I just installed the Lingenfelter CAI and I don't see any difference in performance. It was a bitch to put on since there were no instructions but I did get them off their WEB site. No air sucking in mine either but I think there is a slight difference in the exhaust sound - a bit bolder - I think ! ! !


----------



## Russ2005 (Nov 24, 2005)

Loubo, 

I bought mine new and it came with color instructions. It was a simple install taht took about 30 minutes. Glad you got yours on. I also think the exhaust sound is a bit bolder. I also can't really tell any noticable RWHP increase, however, as a buddy pointed out, going from about 338 to 350 is probably not going to be noticable.

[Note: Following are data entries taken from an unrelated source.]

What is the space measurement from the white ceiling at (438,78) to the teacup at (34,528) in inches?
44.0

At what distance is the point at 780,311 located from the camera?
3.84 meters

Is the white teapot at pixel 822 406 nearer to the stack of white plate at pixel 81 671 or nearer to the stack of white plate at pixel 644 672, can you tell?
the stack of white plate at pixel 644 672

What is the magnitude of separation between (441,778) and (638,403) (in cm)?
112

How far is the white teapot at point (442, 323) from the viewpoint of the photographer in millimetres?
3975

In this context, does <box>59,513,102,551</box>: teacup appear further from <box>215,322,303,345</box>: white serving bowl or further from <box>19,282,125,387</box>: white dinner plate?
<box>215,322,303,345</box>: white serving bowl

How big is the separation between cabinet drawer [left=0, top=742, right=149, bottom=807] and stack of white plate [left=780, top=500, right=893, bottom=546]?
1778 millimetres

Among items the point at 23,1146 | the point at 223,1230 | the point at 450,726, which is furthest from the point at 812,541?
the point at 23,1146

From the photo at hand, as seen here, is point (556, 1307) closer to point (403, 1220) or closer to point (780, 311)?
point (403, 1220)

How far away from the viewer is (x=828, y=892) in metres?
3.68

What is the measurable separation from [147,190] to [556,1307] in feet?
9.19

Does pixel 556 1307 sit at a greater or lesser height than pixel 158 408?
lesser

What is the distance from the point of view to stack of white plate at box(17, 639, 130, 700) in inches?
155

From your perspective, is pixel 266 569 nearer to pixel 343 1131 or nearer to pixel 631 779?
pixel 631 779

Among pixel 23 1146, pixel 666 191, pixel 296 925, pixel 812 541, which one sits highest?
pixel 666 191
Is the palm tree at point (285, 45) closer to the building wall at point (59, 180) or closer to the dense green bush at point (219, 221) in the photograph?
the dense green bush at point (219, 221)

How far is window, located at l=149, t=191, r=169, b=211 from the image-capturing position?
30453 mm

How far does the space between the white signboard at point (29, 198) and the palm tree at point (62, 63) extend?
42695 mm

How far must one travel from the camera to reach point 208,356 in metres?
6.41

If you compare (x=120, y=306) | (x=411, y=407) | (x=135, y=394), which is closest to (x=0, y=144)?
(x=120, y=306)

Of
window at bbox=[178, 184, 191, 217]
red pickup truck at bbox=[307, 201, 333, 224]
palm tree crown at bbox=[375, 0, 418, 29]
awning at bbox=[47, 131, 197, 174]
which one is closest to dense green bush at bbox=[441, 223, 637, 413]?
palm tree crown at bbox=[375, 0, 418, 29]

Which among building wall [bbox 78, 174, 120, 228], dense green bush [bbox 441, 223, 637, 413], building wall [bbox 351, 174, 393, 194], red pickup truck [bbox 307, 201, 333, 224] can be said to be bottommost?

One thing that is a definate change is I have gone to a pretty consistant 16.9/gallon on my daily to 17.2/gallon. That in itself along with reusuable filter pays for the product.


----------



## Loubo (Nov 3, 2005)

Russ2005 said:


> Loubo,
> 
> I bought mine new and it came with color instructions. It was a simple install taht took about 30 minutes. Glad you got yours on. I also think the exhaust sound is a bit bolder. I also can't really tell any noticable RWHP increase, however, as a buddy pointed out, going from about 338 to 350 is probably not going to be noticable. One thing that is a definate change is I have gone to a pretty consistant 16.9/gallon on my daily to 17.2/gallon. That in itself along with reusuable filter pays for the product.


:agree


----------